▶ [Activity 1] In the passage on the Copenhagen climate talks, copy everything from "The logjam led" down to "2 degrees Celsius.", swapping "Premier Wen" for "the Chinese premier".
▶ [Activity 2] Using the passage on the Copenhagen climate talks, mark each statement yes or no, and quote the exact words that decide it. (a) The Copenhagen Accord included a way to enforce compliance. (b) Obama was hurrying to beat a storm to Washington. (c) The aspirational 1.5 degrees Celsius target was removed from the document.

(Passage begins)

Obama reminded He Yafei that passing climate change legislation in Western democracies is difficult, as he had learned during his first year in office. “From the perspective of the developed countries, in order for us to be able to mobilise the political will within each of our countries to not only engage in substantial mitigation efforts ourselves, which are very difficult, but to also then channel some of the resources from our countries into developing countries, is a very heavy lift,” Obama said, adding that, “If there is no sense of mutuality in this process, it is going to be difficult for us to ever move forward in a significant way.”
The logjam led to the Copenhagen Accord, a document that was more holding action than progress. Later that night, Obama—who was in a hurry to beat a storm to Washington—tracked down Premier Wen, bursting in on him and a small group of other leaders. Working together, they sketched out an agreement that committed governments to the goal of keeping the planet’s temperature from rising by more than 2 degrees Celsius.
The accord, however, had no teeth: there was no way to enforce compliance. When it was presented to the entire conference late that night, many delegates were furious. The Sudanese chair of the Group of 77, a coalition of the world’s poorest nations, equated the document to “a suicide pact, an incineration pact, in order to maintain the economic dominance of a few countries.” A Venezuelan delegate cut her hand and asked if she had to bleed to be heard. “You are witnessing a coup d’état against the UN,” she said. (As the delegates were about to formally reject the document, a last-minute technical manoeuvre created a motion to regard it as “noted”.)
As news broke, analysts began to dissect what had happened. Mark Lynas, a climate change adviser to the Maldives who attended the meeting with China, the United States, and two dozen other nations, reported that China had insisted that most of the numbers—which would have created a workable framework for cuts—be taken out: a commitment to a global emissions peak in 2020 was replaced by a suggestion that emissions should peak “as soon as possible”; the long-term target of cutting emissions to half of the 1990 amount was excised; the Chinese delegate even insisted on removing an aspirational target of keeping the global average temperature rise below 1.5 degrees Celsius but was shamed into allowing it to remain.5
“All this raises the question: what is China’s game?” Lynas asked in an editorial. He pointed out that China had shown growing concern about global warming and was “strong in both the wind and solar industries”. But “China’s growth, and growing global political and economic dominance, is based largely on cheap coal,” he added. “China knows it is becoming an uncontested superpower; indeed its newfound muscular confidence was on striking display in Copenhagen. Its coal-based economy doubles every decade, and its power increases commensurately. Its leadership will not alter this magic formula unless they absolutely have to.”

(Passage ends)
(Dataset entries begins)

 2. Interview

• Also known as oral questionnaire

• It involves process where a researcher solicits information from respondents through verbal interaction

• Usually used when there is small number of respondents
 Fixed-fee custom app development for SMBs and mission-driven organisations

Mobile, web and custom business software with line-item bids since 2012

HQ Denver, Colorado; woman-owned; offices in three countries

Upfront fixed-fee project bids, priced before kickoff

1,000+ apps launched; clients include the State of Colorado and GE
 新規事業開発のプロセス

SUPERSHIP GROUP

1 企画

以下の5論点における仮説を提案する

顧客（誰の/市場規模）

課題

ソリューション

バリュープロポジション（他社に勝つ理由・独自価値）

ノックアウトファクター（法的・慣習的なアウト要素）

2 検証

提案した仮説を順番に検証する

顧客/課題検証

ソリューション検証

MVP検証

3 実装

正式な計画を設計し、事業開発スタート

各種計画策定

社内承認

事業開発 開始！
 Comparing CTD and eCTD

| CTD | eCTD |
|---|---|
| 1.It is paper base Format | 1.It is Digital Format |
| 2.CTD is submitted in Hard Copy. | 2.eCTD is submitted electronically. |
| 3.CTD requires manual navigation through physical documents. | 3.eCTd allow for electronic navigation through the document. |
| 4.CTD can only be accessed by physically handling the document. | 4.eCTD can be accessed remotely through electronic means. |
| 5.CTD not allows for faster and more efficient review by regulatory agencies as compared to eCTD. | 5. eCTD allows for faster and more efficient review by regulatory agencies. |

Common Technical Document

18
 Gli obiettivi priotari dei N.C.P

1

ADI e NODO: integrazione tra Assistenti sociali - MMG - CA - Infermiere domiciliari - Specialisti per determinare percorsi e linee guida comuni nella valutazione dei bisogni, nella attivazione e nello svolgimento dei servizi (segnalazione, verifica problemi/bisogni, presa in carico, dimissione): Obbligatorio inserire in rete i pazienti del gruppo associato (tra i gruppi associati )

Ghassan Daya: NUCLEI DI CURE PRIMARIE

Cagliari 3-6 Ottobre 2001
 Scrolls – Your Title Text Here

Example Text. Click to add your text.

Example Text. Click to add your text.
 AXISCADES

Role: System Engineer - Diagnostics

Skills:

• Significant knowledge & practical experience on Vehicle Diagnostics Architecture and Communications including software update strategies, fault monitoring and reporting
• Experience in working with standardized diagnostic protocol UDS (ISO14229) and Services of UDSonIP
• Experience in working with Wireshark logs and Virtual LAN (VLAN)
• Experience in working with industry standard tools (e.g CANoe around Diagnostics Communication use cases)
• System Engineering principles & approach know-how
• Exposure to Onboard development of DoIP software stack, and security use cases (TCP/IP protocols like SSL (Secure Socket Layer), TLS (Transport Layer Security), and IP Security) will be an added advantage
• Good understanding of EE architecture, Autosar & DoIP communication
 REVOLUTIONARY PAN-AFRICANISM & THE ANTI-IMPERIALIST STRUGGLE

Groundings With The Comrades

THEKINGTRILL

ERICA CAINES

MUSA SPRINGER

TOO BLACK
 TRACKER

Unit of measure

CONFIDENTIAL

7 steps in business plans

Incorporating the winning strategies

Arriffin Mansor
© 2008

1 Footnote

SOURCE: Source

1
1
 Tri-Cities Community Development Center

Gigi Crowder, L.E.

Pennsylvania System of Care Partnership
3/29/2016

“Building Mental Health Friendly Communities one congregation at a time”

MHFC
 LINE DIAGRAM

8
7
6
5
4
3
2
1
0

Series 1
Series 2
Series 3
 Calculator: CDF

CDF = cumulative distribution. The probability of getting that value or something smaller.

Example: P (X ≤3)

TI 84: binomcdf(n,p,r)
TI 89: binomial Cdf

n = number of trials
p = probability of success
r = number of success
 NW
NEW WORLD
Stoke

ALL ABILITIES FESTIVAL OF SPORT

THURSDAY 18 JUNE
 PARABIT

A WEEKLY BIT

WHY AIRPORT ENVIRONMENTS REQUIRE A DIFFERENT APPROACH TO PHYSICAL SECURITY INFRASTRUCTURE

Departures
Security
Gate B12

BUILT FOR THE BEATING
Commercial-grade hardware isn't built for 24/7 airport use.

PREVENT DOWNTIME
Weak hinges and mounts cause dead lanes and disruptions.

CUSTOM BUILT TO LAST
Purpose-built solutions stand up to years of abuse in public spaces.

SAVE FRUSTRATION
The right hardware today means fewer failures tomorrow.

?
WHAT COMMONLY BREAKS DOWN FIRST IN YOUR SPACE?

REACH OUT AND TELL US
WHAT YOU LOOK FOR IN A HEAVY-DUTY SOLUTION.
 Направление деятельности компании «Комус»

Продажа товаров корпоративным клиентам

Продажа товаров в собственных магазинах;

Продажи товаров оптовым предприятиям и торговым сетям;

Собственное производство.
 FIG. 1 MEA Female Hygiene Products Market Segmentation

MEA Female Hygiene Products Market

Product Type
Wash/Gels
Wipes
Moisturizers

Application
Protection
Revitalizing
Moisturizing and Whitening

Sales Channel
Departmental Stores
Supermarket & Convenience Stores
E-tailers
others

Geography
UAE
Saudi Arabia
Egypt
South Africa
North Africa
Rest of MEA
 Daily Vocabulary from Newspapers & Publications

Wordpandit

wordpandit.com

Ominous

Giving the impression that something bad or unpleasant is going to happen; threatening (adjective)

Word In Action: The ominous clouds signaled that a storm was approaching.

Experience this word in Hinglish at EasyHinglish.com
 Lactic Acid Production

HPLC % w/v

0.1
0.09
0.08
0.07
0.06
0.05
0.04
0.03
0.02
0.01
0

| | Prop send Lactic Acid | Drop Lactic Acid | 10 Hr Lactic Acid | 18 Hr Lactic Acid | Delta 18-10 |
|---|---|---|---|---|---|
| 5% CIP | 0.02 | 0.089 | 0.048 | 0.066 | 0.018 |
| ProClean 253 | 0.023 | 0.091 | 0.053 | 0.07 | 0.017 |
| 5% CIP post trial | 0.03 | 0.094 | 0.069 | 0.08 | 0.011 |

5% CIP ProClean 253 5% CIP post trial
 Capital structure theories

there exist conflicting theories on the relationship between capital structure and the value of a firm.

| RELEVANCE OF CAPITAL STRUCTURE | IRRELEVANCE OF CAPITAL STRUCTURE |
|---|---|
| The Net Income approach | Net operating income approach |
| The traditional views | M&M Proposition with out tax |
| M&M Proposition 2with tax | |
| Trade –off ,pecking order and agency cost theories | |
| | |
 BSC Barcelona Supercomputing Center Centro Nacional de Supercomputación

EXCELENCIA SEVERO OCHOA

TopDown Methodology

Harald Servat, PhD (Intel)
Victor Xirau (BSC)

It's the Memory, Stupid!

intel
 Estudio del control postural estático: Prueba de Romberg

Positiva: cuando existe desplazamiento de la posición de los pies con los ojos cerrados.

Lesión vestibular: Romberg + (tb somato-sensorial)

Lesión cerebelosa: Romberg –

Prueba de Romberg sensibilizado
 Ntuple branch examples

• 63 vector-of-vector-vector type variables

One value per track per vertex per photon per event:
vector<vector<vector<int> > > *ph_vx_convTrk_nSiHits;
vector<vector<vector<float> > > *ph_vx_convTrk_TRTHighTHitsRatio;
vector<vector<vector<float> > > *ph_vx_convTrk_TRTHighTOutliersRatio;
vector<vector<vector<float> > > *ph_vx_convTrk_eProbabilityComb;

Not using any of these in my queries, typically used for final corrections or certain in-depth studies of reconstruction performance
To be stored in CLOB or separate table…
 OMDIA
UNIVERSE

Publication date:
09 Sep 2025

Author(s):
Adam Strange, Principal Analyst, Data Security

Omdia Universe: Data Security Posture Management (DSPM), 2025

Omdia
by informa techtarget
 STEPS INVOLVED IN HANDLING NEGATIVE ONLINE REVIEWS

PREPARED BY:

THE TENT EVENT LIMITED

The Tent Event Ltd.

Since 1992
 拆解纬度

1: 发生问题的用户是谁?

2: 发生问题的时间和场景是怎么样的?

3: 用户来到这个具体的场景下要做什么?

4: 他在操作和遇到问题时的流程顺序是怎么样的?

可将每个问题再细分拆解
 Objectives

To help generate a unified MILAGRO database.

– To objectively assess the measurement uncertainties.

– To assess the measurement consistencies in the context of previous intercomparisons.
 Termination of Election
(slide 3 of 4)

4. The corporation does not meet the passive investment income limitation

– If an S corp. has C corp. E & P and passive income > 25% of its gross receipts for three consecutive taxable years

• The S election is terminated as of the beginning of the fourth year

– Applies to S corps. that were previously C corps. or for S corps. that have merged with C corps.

(Dataset entries ends)

▶ [Reply 1]
The logjam led to the Copenhagen Accord, a document that was more holding action than progress. Later that night, Obama—who was in a hurry to beat a storm to Washington—tracked down the Chinese premier, bursting in on him and a small group of other leaders. Working together, they sketched out an agreement that committed governments to the goal of keeping the planet’s temperature from rising by more than 2 degrees Celsius.

▶ [Reply 2]
(a) No: "there was no way to enforce compliance."
(b) Yes: "who was in a hurry to beat a storm to Washington"
(c) No: "was shamed into allowing it to remain."